What is needed is a verbatim copy of the data, minus the pictures.

Data extracts:
=== Section Start ===

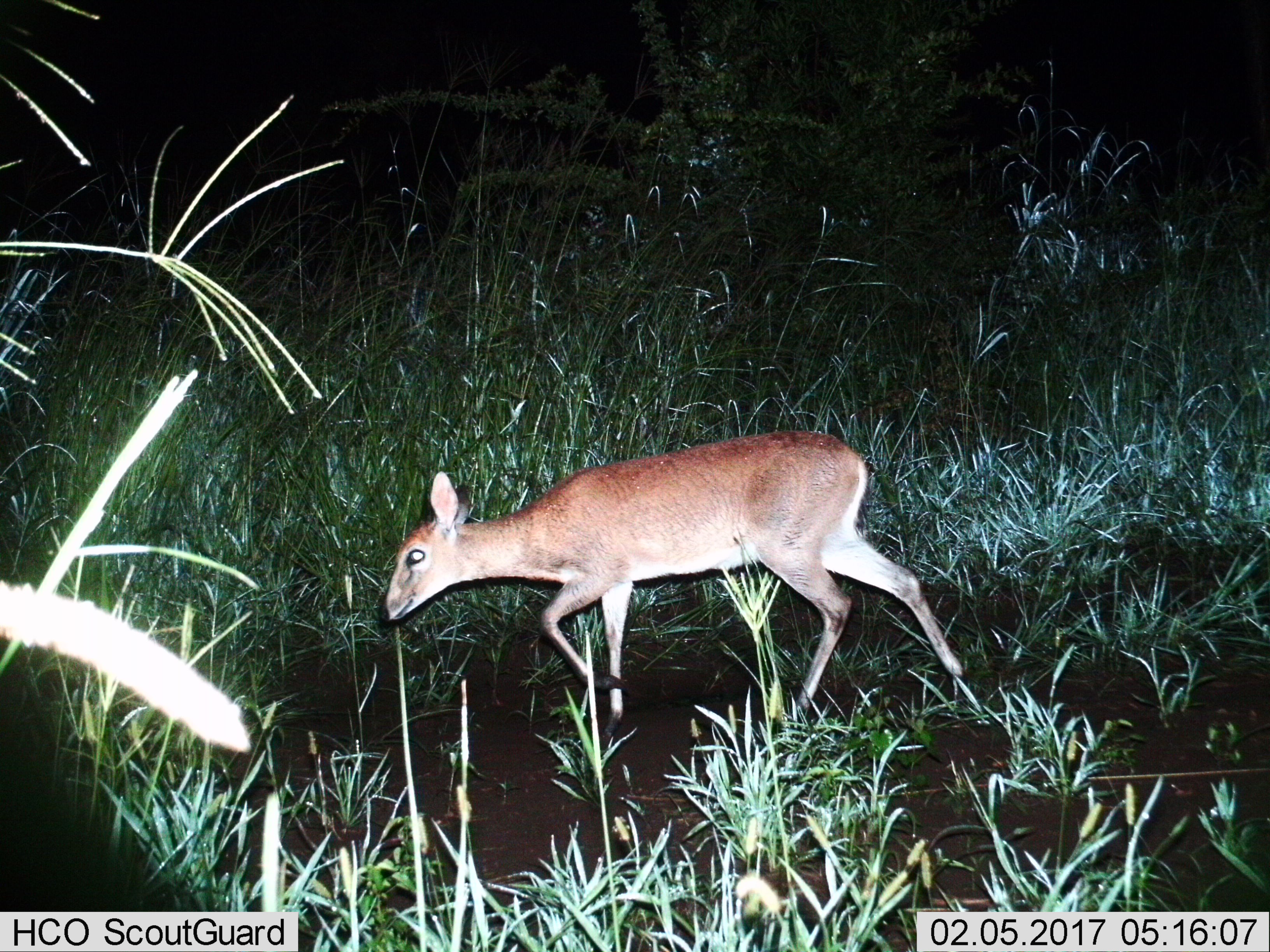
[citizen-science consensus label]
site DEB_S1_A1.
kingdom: Animalia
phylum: Chordata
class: Mammalia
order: Artiodactyla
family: Bovidae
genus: Sylvicapra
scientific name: Sylvicapra grimmia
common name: common duiker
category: duikercommongrey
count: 1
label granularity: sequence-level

=== Section End ===

Expected answer:
[citizen-science consensus label]
site DEB_S1_A1.
kingdom: Animalia
phylum: Chordata
class: Mammalia
order: Artiodactyla
family: Bovidae
genus: Sylvicapra
scientific name: Sylvicapra grimmia
common name: common duiker
category: duikercommongrey
count: 1
label granularity: sequence-level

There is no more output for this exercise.